Facebook event thingy

Housmanns said:
Wednesday, February 8, 2012
7:00pm until 8:30pm

In the space of a year, Laurie Penny has become one of the most prominent voices of the new left. In 2011 she published two books, ‘Meat Market: Female Flesh Under Capitalism’ (Zero Books) and ‘Penny Red: Notes from the New Age of Dissent’ (Pluto Press), which collects Penny's writings on youth politics, resistance, feminism and culture.

Her journalism is a unique blend of persuasive analysis, captivating interviews and first-hand accounts of political direct action. She was involved in all the key protests of 2010/2011, including the anti-fees demos in 2010 and the anti-cuts protests of spring 2011, often tweeting live from the scene of kettles and baton charges. Her blog, 'Penny Red', was shortlisted for the Orwell prize in 2010.
In this talk Laurie will be considering a range of issues raised in her two recent books, focussing particularly on the points where journalism, radicalism and feminism meet.

“Penny is re-inventing the language of dissent, delivering verbal taser-barbs to the left and right, and causing apoplexy among the old men in cardigans who run the British blogosphere.” – Paul Mason, economics editor of BBC’s Newsnight

About The Author

Laurie Penny is a journalist, feminist, and political activist from London. She is a regular writer for the New Statesman’ and The Guardian, and has also contributed to the Independent, Red Pepper and the Evening Standard.
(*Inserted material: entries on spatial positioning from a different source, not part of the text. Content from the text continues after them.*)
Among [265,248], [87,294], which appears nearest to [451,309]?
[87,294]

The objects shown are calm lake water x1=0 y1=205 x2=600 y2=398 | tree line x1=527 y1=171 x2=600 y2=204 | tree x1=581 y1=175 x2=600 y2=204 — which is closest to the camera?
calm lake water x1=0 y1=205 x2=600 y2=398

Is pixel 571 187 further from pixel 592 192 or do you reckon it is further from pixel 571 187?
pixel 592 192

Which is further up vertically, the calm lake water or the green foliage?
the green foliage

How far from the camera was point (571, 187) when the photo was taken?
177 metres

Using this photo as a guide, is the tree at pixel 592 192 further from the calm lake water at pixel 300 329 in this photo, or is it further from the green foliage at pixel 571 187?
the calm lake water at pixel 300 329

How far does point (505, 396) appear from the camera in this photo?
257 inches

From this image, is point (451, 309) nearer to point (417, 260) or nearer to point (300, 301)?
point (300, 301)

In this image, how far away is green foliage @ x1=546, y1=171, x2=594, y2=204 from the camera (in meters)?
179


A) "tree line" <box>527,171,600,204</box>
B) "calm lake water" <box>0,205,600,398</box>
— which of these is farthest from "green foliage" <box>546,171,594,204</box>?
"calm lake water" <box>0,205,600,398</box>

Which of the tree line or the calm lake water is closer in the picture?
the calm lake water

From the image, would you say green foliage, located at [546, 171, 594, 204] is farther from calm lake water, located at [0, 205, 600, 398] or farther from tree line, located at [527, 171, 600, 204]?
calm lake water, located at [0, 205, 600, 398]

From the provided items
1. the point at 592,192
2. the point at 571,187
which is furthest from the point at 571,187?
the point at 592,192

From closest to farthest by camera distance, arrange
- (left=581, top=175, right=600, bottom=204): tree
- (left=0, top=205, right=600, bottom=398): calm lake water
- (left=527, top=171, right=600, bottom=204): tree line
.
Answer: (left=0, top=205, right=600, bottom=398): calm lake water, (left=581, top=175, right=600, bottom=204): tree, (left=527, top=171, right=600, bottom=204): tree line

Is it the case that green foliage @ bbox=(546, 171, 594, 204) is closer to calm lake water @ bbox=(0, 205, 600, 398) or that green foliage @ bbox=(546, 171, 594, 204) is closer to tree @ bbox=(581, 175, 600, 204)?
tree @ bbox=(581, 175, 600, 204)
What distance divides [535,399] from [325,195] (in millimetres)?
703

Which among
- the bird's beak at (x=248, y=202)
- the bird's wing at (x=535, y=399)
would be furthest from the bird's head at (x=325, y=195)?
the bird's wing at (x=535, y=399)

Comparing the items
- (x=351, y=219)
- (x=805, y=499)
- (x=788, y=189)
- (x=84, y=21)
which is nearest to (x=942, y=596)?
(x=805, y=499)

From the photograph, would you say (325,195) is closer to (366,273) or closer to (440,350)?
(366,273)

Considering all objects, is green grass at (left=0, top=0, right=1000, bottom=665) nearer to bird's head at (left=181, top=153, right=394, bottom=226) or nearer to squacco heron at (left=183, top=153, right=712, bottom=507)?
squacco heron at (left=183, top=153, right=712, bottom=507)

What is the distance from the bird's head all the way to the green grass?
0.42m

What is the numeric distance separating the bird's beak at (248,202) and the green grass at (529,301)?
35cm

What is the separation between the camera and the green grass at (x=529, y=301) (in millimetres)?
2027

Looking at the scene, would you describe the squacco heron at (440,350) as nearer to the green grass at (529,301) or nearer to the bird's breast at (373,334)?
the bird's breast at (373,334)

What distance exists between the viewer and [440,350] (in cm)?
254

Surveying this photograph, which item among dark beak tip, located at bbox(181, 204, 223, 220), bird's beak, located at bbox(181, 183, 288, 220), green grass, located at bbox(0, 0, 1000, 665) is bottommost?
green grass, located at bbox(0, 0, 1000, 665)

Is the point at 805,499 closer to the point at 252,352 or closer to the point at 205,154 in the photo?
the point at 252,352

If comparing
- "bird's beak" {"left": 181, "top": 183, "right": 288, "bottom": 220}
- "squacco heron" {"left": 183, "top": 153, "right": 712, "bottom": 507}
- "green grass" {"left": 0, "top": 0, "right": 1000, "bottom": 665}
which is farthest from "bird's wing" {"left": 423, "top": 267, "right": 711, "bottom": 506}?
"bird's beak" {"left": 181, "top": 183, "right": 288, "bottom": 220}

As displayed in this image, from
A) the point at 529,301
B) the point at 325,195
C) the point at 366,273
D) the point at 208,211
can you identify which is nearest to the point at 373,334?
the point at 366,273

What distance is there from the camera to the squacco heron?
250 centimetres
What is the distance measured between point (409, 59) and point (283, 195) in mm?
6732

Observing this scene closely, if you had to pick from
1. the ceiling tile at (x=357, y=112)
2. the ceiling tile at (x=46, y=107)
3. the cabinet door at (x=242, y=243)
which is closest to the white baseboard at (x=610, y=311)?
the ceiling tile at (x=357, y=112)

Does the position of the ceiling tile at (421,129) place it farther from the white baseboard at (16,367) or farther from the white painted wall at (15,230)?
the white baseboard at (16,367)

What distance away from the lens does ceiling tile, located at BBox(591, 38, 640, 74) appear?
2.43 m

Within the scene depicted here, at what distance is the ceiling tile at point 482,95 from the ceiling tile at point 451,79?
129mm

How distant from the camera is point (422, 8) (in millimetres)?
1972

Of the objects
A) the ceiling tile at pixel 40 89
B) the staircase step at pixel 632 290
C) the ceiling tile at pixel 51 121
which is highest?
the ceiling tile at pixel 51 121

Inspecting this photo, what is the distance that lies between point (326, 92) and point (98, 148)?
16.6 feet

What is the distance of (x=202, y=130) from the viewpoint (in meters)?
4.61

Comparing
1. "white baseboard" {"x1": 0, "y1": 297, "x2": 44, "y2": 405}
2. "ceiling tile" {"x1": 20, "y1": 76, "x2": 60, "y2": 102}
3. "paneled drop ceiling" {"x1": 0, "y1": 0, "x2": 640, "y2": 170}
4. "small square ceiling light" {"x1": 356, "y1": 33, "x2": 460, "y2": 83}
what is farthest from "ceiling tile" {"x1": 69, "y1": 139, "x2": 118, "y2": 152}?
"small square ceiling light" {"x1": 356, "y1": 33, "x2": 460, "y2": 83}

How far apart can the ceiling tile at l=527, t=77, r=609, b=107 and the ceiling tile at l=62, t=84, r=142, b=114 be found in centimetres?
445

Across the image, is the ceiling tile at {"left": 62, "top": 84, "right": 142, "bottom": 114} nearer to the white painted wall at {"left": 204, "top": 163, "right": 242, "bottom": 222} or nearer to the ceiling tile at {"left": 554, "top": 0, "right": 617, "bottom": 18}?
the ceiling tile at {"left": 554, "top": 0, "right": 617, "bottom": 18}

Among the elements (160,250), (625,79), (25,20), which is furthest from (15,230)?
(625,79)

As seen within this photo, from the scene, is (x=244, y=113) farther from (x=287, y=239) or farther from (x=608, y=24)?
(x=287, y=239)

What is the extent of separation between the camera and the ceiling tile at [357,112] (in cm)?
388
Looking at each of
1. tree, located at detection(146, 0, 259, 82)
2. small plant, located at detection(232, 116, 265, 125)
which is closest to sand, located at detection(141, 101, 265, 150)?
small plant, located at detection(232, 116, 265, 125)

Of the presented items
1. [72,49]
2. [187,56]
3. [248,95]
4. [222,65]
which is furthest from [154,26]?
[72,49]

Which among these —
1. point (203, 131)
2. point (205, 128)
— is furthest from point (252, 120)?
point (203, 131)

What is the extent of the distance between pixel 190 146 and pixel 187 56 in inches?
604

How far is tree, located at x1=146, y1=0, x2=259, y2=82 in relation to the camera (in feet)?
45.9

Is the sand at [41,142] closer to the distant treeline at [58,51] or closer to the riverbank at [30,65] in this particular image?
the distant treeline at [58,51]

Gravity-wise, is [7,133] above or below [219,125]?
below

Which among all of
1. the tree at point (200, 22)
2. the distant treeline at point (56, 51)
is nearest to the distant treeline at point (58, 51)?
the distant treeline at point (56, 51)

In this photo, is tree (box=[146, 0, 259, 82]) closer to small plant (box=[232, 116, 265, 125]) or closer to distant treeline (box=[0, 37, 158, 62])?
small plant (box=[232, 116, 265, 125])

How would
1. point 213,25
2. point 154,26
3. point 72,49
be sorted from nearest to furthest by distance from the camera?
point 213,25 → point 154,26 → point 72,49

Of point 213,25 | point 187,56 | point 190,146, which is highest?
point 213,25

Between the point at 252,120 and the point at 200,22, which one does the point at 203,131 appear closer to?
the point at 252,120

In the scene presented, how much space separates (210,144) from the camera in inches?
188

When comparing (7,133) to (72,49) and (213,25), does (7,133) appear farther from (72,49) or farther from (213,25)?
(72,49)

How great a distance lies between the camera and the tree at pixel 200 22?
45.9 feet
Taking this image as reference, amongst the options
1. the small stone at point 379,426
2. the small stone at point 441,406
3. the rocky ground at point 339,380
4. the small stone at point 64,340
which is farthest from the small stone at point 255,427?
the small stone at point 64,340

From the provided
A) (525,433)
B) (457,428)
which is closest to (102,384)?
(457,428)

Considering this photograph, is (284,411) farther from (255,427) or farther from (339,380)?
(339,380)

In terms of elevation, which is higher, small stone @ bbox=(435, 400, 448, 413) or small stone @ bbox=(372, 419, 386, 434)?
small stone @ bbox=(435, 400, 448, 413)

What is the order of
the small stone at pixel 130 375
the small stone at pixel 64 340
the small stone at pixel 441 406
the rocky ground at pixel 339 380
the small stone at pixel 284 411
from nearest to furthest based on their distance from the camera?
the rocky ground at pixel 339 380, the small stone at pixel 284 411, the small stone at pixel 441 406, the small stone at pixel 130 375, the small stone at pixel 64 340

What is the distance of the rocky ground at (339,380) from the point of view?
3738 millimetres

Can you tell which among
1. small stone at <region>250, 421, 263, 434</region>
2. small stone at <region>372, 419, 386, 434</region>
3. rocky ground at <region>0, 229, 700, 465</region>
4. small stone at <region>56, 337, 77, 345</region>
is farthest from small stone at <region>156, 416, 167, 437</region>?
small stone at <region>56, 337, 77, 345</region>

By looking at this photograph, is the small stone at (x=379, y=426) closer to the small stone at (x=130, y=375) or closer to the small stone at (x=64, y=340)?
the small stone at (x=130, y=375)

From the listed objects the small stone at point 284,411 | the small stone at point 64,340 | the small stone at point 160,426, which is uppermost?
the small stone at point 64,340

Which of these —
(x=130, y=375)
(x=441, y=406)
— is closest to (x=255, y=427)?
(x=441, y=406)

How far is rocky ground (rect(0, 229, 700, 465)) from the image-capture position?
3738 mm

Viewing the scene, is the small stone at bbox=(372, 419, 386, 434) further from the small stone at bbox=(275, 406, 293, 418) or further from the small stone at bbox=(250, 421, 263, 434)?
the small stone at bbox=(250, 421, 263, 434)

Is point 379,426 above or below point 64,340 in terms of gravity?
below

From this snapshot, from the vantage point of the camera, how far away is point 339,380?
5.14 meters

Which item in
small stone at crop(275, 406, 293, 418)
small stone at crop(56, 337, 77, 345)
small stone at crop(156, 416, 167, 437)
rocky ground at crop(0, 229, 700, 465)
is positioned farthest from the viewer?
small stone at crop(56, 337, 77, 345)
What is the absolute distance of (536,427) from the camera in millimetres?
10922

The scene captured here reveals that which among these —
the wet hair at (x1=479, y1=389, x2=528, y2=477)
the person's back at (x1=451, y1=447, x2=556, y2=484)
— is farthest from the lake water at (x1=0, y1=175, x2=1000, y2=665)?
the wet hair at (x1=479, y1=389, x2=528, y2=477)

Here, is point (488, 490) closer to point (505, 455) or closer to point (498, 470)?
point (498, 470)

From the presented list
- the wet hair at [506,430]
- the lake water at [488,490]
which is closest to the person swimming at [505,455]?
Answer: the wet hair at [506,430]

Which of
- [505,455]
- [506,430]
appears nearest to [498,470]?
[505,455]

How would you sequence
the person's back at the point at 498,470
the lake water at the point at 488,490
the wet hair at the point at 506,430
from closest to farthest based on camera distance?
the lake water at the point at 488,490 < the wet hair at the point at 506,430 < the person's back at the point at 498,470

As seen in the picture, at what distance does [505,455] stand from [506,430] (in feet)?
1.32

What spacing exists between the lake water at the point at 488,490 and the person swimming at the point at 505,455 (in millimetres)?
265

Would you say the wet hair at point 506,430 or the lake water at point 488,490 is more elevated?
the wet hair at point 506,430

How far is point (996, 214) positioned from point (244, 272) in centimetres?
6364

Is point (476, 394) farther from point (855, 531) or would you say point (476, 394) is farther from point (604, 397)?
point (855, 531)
She is the author of ‘Meat Market: Female Flesh Under Capitalism’ (Zero Books, 2011) and ‘Penny Red: Notes from the New Age of Dissent’ (Pluto Press, 2011). She has presented Channel 4's Dispatches and been on the panel of the BBC's Any Questions. Her blog, 'Penny Red', was shortlisted for the Orwell prize in 2010.

£3, redeemable against any purchase
 
unfortunately Omega cider is currently going for 3 quid per three litres at the local shop so I will have to decline that amazing price and choose to drink myself to death rather than have money reedemable at housemans.
 
The real problem here is not just censorship, but self-censorship. Cohen points out that British journalists, campaigners and others learn to modify our speech before it ever reaches the point of contention. I will never forget being quietly reminded by other activists, on a demonstration against corporate tax avoidance last year, to chant "tax avoider!" not "tax dodger!". The imprecision of "dodger" might have given grounds for a suit, and we'd already spent all our money on the placards.

given some of the fluffy types active in the anti-cuts movement i can sort of believe this but i doubt it's an everyday occurence?